Extract to read
- Episode no.: Series 3 Episode 6
- Directed by: David Croft
- Story by: Jimmy Perry and David Croft
- Original air date: 16 October 1969
- Running time: 30 minutes

Episode chronology
| ← Previous "Something Nasty in the Vault" | Next → "Big Guns" |

= Room at the Bottom (Dad's Army) =

"Room at the Bottom" is the sixth episode of the third series of the British comedy series Dad's Army that was originally transmitted on Thursday 16 October 1969.

==Plot==
Wilson is sitting at Mainwaring's desk, when Captain Bailey from GHQ arrives. He asks Wilson about how long Mainwaring has been in charge. Wilson says it was ever since they were Local Defence Volunteers. Bailey is surprised because there were no commissions in the LDV, and Wilson admits that Mainwaring made himself a captain. Bailey tells him that it is more ordinary to have a lieutenant in charge of a platoon, so Mainwaring must remove one of his pips. Wilson is delighted and is even more delighted when Walker brings him his new hat: a beret.

Wilson, with some glee, practises what he is going to say to Mainwaring, who then arrives, announcing that he has recruited a Drill Sergeant for drill practice. Wilson tells him about Bailey's visit, but Mainwaring laughs it off. He rings GHQ and speaks to a sergeant, who knows nothing about it. He waits for Wilson's explanation, and concludes that Wilson is jealous of him, and that is the reason why he bought a beret. GHQ rings; Mainwaring answers and is horrified to learn that Wilson was telling the truth. Wilson insists that he is sorry for Mainwaring, even though he is laughing in his face.

Exercise data
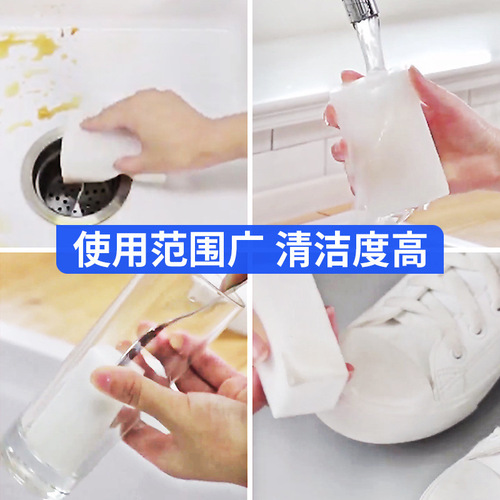 使用范围广 清洁度高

Activity A
From the article on the Dad's Army episode "Room at the Bottom," copy everything from "- Episode no.: Series" down to "16 October 1969.".
Activity B
According to the article on the Dad's Army episode "Room at the Bottom," what new hat does Walker bring Wilson?
Activity C
Carry on the plot summary of the Dad's Army episode "Room at the Bottom" from where it stops.

Expected output A
- Episode no.: Series 3 Episode 6
- Directed by: David Croft
- Story by: Jimmy Perry and David Croft
- Original air date: 16 October 1969
- Running time: 30 minutes

Episode chronology
| ← Previous "Something Nasty in the Vault" | Next → "Big Guns" |

= Room at the Bottom (Dad's Army) =

"Room at the Bottom" is the sixth episode of the third series of the British comedy series Dad's Army that was originally transmitted on Thursday 16 October 1969.

Expected output B
A beret.

Expected output C
Godfrey sees Mainwaring removing his pips, offering to assist based on his former experience in tailoring, but is quickly dismissed by Mainwaring, who is determined to make sure nobody finds out, but Godfrey blabs to the rest of the platoon. Frazer, Jones and Walker wonder whether he has been promoted to major, though Walker hopes not, believing that Mainwaring is pompous enough already. When the parade is about to be dismissed, Mainwaring emerges from the office with a rubber tyre on his shoulders, covering up his badge of rank. Walker and Frazer point out that they cannot salute Mainwaring unless they can see his rank. A reluctant Mainwaring is about to reveal the truth, when the Verger comes rushing in, announcing that the Bismarck has been sunk. The platoon cheer and Mainwaring quickly dismisses them, the Navy having "saved his bacon".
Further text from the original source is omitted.